Author: Daniel Zwillinger
Publisher: Academic Press
ISBN: 1483220966
Format: PDF, ePub
Download Now
Handbook of Differential Equations is a handy reference to many popular techniques for solving and approximating differential equations, including exact analytical methods, approximate analytical methods, and numerical methods. Topics covered range from transformations and constant coefficient linear equations to finite and infinite intervals, along with conformal mappings and the perturbation method. Comprised of 180 chapters, this book begins with an introduction to transformations as well as general ideas about differential equations and how they are solved, together with the techniques needed to determine if a partial differential equation is well-posed or what the "natural" boundary conditions are. Subsequent sections focus on exact and approximate analytical solution techniques for differential equations, along with numerical methods for ordinary and partial differential equations. This monograph is intended for students taking courses in differential equations at either the undergraduate or graduate level, and should also be useful for practicing engineers or scientists who solve differential equations on an occasional basis.

International Symposium on Nonlinear Differential Equations and Nonlinear Mechanics

Author: Joseph Lasalle
Publisher: Elsevier
ISBN: 0323147305
Format: PDF
Download Now
Nonlinear Differential Equations and Nonlinear Mechanics provides information pertinent to nonlinear differential equations, nonlinear mechanics, control theory, and other related topics.
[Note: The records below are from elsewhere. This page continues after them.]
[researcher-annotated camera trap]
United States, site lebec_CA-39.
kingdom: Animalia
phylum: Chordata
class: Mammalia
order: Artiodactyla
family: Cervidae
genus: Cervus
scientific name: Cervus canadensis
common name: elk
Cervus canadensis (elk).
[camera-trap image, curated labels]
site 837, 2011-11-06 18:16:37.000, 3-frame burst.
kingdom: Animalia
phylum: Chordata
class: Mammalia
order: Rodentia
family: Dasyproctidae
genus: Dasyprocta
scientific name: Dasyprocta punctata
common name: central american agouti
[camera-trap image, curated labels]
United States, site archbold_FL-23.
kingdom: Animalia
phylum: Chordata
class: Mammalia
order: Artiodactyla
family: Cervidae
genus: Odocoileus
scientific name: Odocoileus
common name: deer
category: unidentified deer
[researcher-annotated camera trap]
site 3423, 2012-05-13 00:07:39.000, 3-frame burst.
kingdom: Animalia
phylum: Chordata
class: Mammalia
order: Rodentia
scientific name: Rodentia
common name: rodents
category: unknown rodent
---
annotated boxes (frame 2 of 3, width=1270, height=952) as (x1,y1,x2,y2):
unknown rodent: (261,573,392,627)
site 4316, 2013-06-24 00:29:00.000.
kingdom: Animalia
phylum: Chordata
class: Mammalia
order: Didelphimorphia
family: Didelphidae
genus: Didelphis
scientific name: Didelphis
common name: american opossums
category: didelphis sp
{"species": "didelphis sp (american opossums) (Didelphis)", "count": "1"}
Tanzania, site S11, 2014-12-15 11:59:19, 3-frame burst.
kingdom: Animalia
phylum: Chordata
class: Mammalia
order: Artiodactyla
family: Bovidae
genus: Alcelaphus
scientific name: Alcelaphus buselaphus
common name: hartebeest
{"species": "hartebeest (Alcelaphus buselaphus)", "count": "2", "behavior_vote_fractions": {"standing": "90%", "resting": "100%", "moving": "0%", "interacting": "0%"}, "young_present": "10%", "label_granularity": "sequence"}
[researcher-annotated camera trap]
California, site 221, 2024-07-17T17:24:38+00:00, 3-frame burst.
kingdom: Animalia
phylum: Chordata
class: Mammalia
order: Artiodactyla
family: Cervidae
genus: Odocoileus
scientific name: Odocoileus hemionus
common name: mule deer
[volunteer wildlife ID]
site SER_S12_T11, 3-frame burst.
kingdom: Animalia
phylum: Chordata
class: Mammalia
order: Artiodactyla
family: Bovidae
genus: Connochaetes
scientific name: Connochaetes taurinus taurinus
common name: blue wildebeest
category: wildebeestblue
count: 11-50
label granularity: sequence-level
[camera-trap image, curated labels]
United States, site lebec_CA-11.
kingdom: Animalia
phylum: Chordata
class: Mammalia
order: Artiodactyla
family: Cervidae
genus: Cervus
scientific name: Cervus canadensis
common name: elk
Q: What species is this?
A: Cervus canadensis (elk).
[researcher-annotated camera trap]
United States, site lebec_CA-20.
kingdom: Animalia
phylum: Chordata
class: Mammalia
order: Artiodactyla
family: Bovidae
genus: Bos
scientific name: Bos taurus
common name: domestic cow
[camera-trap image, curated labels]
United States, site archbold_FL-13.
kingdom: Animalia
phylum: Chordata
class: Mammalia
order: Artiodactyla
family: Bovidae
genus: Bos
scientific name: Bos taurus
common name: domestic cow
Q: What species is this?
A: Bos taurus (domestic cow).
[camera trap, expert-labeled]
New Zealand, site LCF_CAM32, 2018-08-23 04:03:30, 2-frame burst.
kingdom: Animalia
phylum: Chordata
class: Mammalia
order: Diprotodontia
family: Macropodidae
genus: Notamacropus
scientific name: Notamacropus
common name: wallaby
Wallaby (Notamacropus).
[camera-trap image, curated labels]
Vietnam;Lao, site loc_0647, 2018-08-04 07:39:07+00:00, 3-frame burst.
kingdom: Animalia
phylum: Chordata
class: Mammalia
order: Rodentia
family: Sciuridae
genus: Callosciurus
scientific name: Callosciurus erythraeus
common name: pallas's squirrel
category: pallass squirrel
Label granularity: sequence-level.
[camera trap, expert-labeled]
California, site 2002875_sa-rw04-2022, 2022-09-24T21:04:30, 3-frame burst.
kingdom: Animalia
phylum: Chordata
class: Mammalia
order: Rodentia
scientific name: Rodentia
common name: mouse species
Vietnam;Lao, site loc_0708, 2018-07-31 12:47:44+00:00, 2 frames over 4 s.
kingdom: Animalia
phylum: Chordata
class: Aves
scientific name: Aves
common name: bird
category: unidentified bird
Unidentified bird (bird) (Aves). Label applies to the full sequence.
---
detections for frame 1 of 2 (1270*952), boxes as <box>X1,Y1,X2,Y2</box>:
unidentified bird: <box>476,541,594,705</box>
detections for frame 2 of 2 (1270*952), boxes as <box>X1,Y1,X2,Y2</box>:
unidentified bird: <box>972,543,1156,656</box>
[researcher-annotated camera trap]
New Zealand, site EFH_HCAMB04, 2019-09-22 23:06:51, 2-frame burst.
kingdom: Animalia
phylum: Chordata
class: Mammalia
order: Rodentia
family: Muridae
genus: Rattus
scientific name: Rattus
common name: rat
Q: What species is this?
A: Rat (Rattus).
This book discusses the properties of solutions of equations in standard form in the infinite time interval. Organized into 49 chapters, this book starts with an overview of the characteristic types of differential equation systems with small parameters. This text then explains the structurally stable fields on a differentiable two manifold are the ones that exhibit the simplest features. Other chapters explore the canonic system of hyperbolic partial differential equations with fixed characteristics. This book discusses as well the monofrequent oscillations that are predominantly near one or the other of the linear modes of motion. The final chapter deals with the existence and asymptotic character of solutions of the nonlinear boundary value problem. This book is a valuable resource for pure and applied mathematicians. Aircraft engineers will also find this book useful.

A Practical Course in Differential Equations and Mathematical Modelling

Author: Nail H. Ibragimov
Publisher: World Scientific
ISBN: 9814291951
Format: PDF, ePub, Mobi
Download Now
A Practical Course in Differential Equations and Mathematical Modelling is a unique blend of the traditional methods of ordinary and partial differential equations with Lie group analysis enriched by the author?s own theoretical developments. The book ? which aims to present new mathematical curricula based on symmetry and invariance principles ? is tailored to develop analytic skills and ?working knowledge? in both classical and Lie?s methods for solving linear and nonlinear equations. This approach helps to make courses in differential equations, mathematical modelling, distributions and fundamental solution, etc. easy to follow and interesting for students. The book is based on the author?s extensive teaching experience at Novosibirsk and Moscow universities in Russia, CollŠge de France, Georgia Tech and Stanford University in the United States, universities in South Africa, Cyprus, Turkey, and Blekinge Institute of Technology (BTH) in Sweden. The new curriculum prepares students for solving modern nonlinear problems and will essentially be more appealing to students compared to the traditional way of teaching mathematics.